(Stored data)
---------------

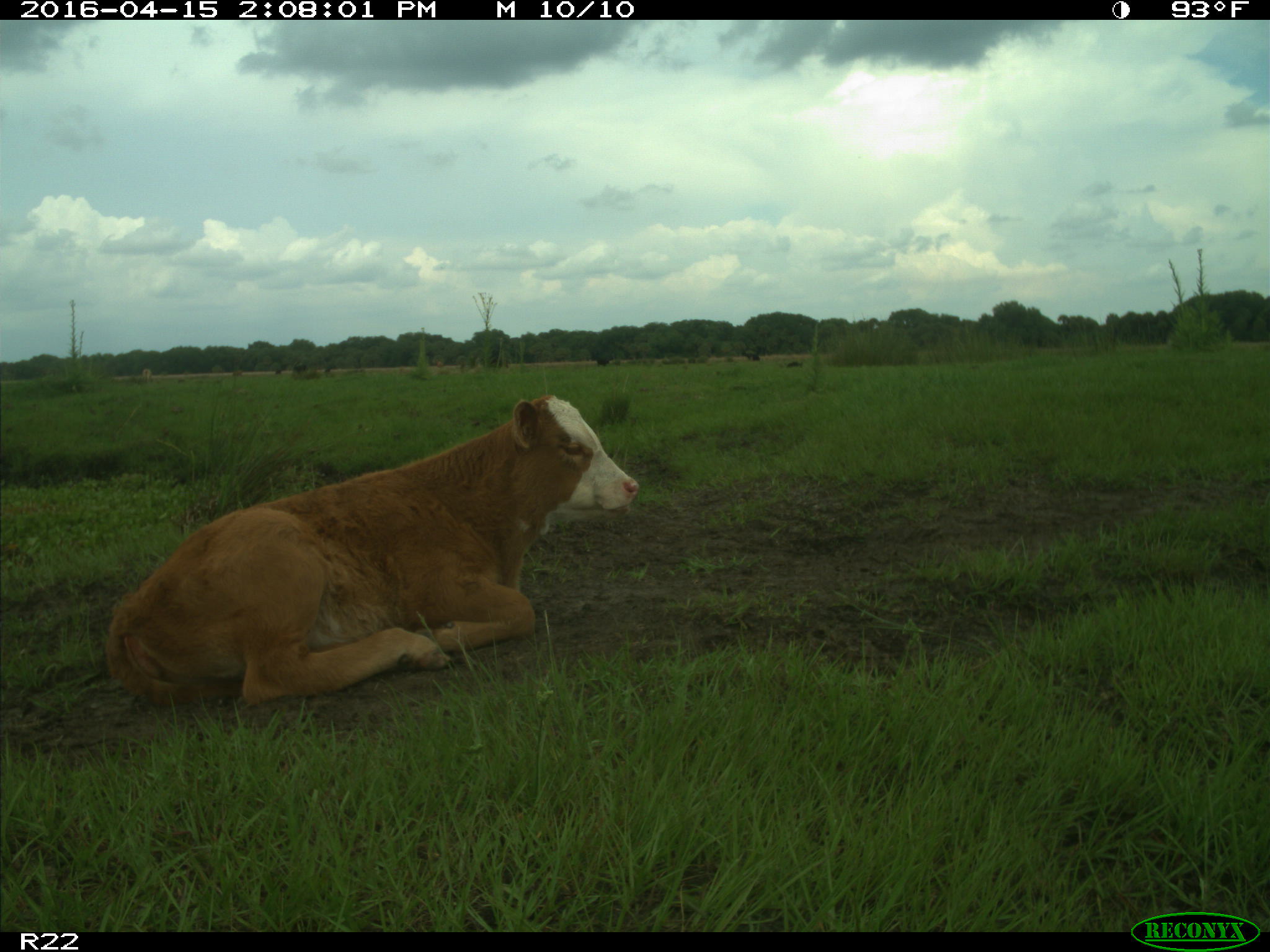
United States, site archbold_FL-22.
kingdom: Animalia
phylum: Chordata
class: Mammalia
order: Artiodactyla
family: Bovidae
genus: Bos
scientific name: Bos taurus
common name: domestic cow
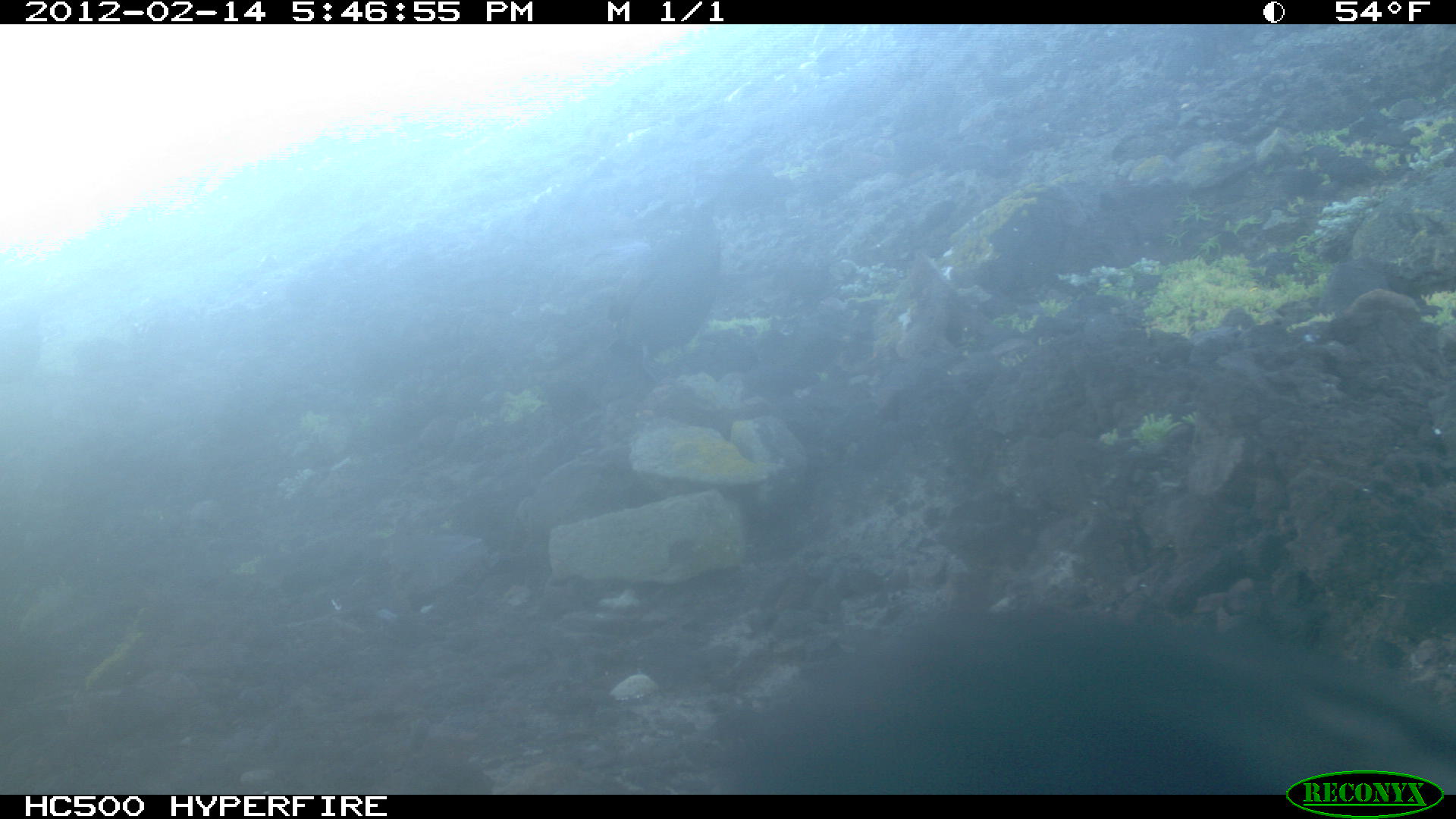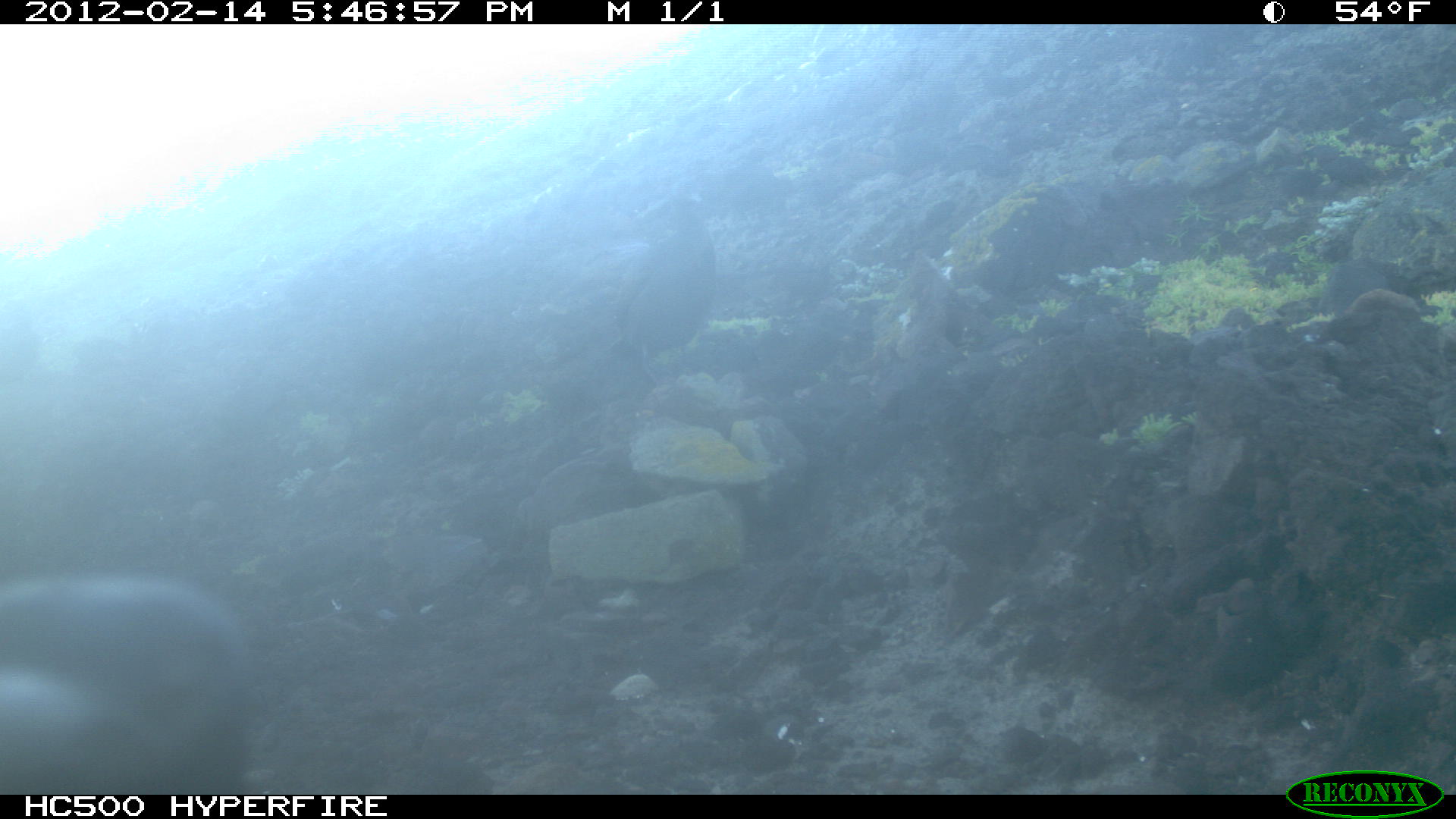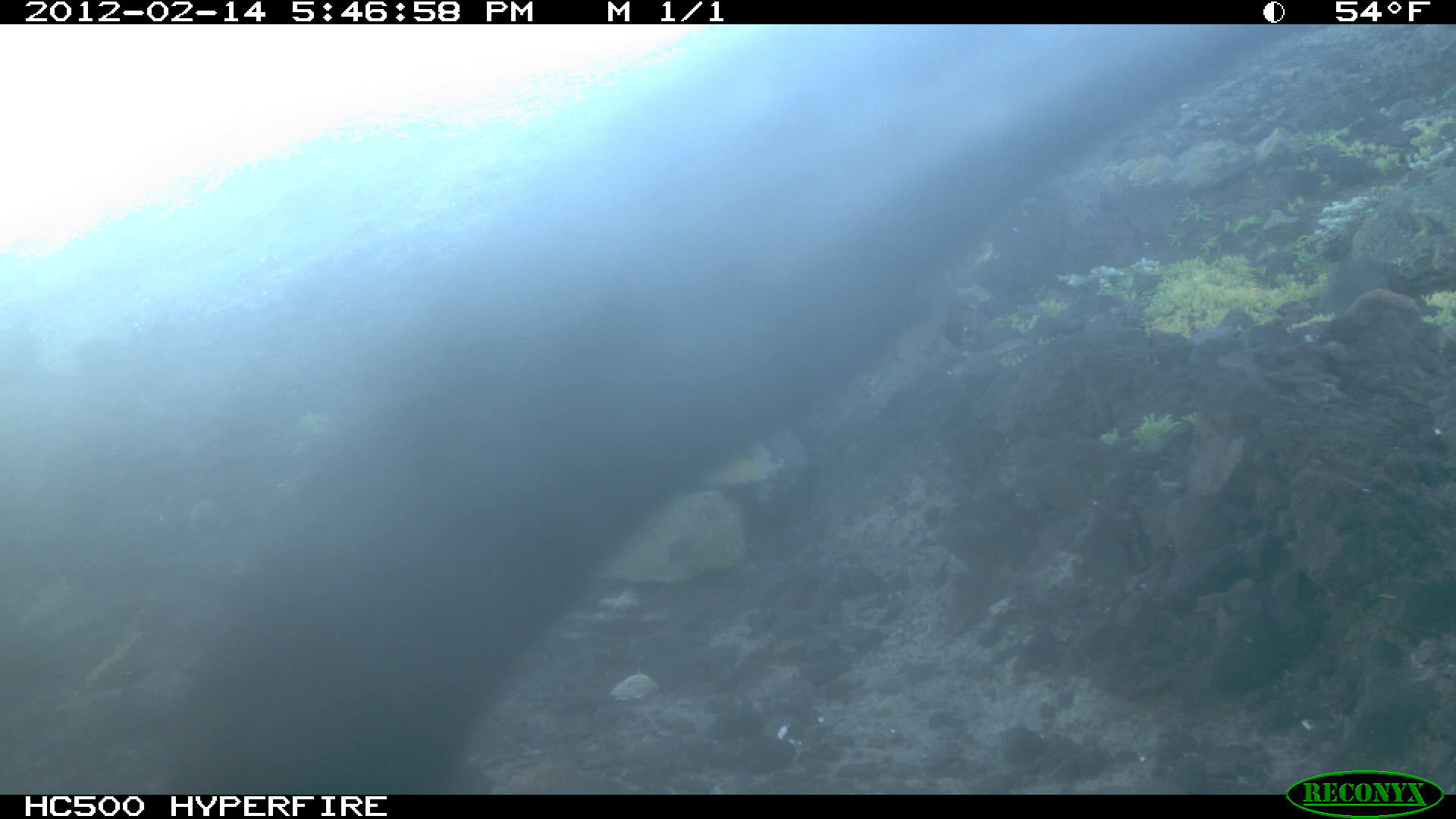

---------------

=== EXERCISE OBJECTIVE ===
Leaving out the pictures, return exactly the lines from the one that contains "phylum: Chordata" through the last line of the records above, inclusive.

=== RESPONSE BELOW ===
phylum: Chordata
class: Mammalia
order: Artiodactyla
family: Bovidae
genus: Bos
scientific name: Bos taurus
common name: domestic cow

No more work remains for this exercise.